◆ **EXERCISE PASSAGE**
------------------------

Six-month olive plantlets were transplanted into 5 L pots with soil from the Guadalquivir Marshes. Plants were arranged in lines on an experimental plot within the marshes (37°06′34.5′′ N, 6°20′22.7′′ W); pot position was changed every two weeks to avoid side-effects. Plants were watered every 15 days. The electric conductivity of water was 8.20 dS/m and of soil it was 6.07 dS/m.

Bacteria were root-inoculated by soil drench every 15 days from October 2017 to October 2018; so plants received 500 mL of water every week, alternating inoculum and water. Six plants per treatment were inoculated, being one bacterial strain a treatment. Samples were taken in October 2018 and photosynthesis was measured (fluorescence and CO₂ fixation). Leaves were powdered in liquid nitrogen and stored at −60 °C till analysis. Photosynthetic pigments were determined as well as their antioxidant capacity, analyzing both the enzymatic and non-enzymatic apparatus. Superoxide dismutase (SOD) and ascorbate peroxidase (APX) activities were determined as indicators of the enzyme apparatus, and total phenols, flavonols and oleuropein, as indicators of the non-enzymatic pool. The osmoprotective effect was evaluated by analyzing compatible solutes (proline and soluble sugars).

2.4. Photosynthesis (Chlorophyll Fluorescence)

Photosynthetic efficiency was determined through the chlorophyll fluorescence emitted by photosystem II. Chlorophyll fluorescence was measured with a pulse amplitude modulated (PAM) fluorometer (Hansatech FM2, Hansatech, Inc., UK). After dark-adaptation of leaves, the minimal fluorescence (Fo; dark-adapted minimum fluorescence) was measured with a weak modulated irradiation (1 μmol m⁻² s⁻¹). Maximum fluorescence (Fm) was determined for the dark-adapted state by applying a 700 ms saturating flash (9000 μmol m⁻² s⁻¹). The variable fluorescence (Fv) was calculated as the difference between the maximum fluorescence (Fm) and the minimum fluorescence (Fo). The maximum photosynthetic efficiency of photosystem II (maximal PSII quantum yield) was calculated as Fv/Fm. Immediately, the leaf was continuously irradiated with red-blue actinic beams (80 μmol m⁻² s⁻¹) and equilibrated for 15 s to record Fs (steady-state fluorescence signal). Following this, another saturation flash (9000 μmol m⁻² s⁻¹) was applied and then Fm’ (maximum fluorescence under light-adapted conditions) was determined. Other fluorescent parameters were calculated as follows: the effective PSII quantum yield ΦPSII = (Fm’ − Fs)/Fm’ [33]; and the non-photochemical quenching coefficient NPQ = (Fm − Fm’)/Fm’. All measurements were carried out in the 6 plants of each treatment.

------------------------

◆ **DATA**

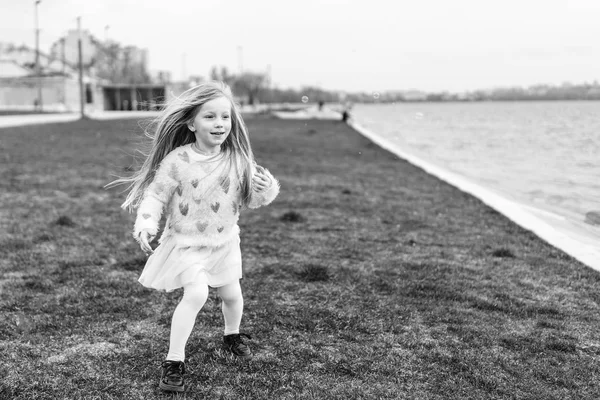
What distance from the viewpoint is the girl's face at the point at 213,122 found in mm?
3512

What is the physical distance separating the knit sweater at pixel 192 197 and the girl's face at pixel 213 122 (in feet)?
0.41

------------------------

◆ **WORK REQUEST 1**
List every indicator the olive plantlet methods text names for the plants' antioxidant capacity, covering both the enzymatic and the non-enzymatic apparatus.
◆ **WORK REQUEST 2**
Pick up the olive plantlet methods text after its final sentence and write the next part.

◆ **EXERCISE RESULT 1**
Superoxide dismutase (SOD), ascorbate peroxidase (APX), total phenols, flavonols, oleuropein

◆ **EXERCISE RESULT 2**
2.5. Photosynthesis (CO₂ Fixation)

Net photosynthetic rate, (Pn) (mmol CO₂/m²), transpiration rate, E (mmol/m² s) and stomatal conductance, C (mmol/m² s) were measured with a portable photosynthetic open-system (CI-340, CID, Camas, WA, USA) [34].

Water use efficiency (WUE) was calculated as net photosynthesis (Pn) divided by transpiration (E) as an indicator of stomatal efficiency to maximize photosynthesis minimizing water loss due to transpiration.

2.6. Photosynthetic Pigments: Chlorophylls and Carotenoids

Extraction was done according to [35]. One hundred mg of leaves powdered in liquid nitrogen was dissolved in 1 mL of acetone 80% (v/v), incubated overnight at 4 °C and then centrifuged 5 min at 10,000 rpm in a Hermle Z233 M-2 centrifuge. One mL of acetone 80% was added to the supernantant and was mixed with a vortex. Immediately afterward, absorbance at 647, 663, and 470 nm was measured on a Biomate 5 spectrophotometer to calculate chlorophyll a, chlorophyll b, and carotenoids (xanthophylls + carotenes) using the formulas indicated below [35,36].

Chl a (µg/g FW) = [(12.25 × Abs₆₆₃) − (2.55 × Abs₆₄₇)] × V(mL)/weight (g).

Chl b (µg/g FW) = [(20.31 × Abs₆₄₇) − (4.91 × Abs₆₆₃)] × V(mL)/weight (g).

Carotenoids (µg/g FW) = [((1000 × Abs₄₇₀) − (1.82 × Chl a) − (85.02 × Chl b))/198] × V(mL)/weight (g).

Tubes were protected from light throughout the whole process.

2.7. Enzymatic Antioxidants: Superoxide Dismutase (SOD) and Ascorbate Peroxidase (APX)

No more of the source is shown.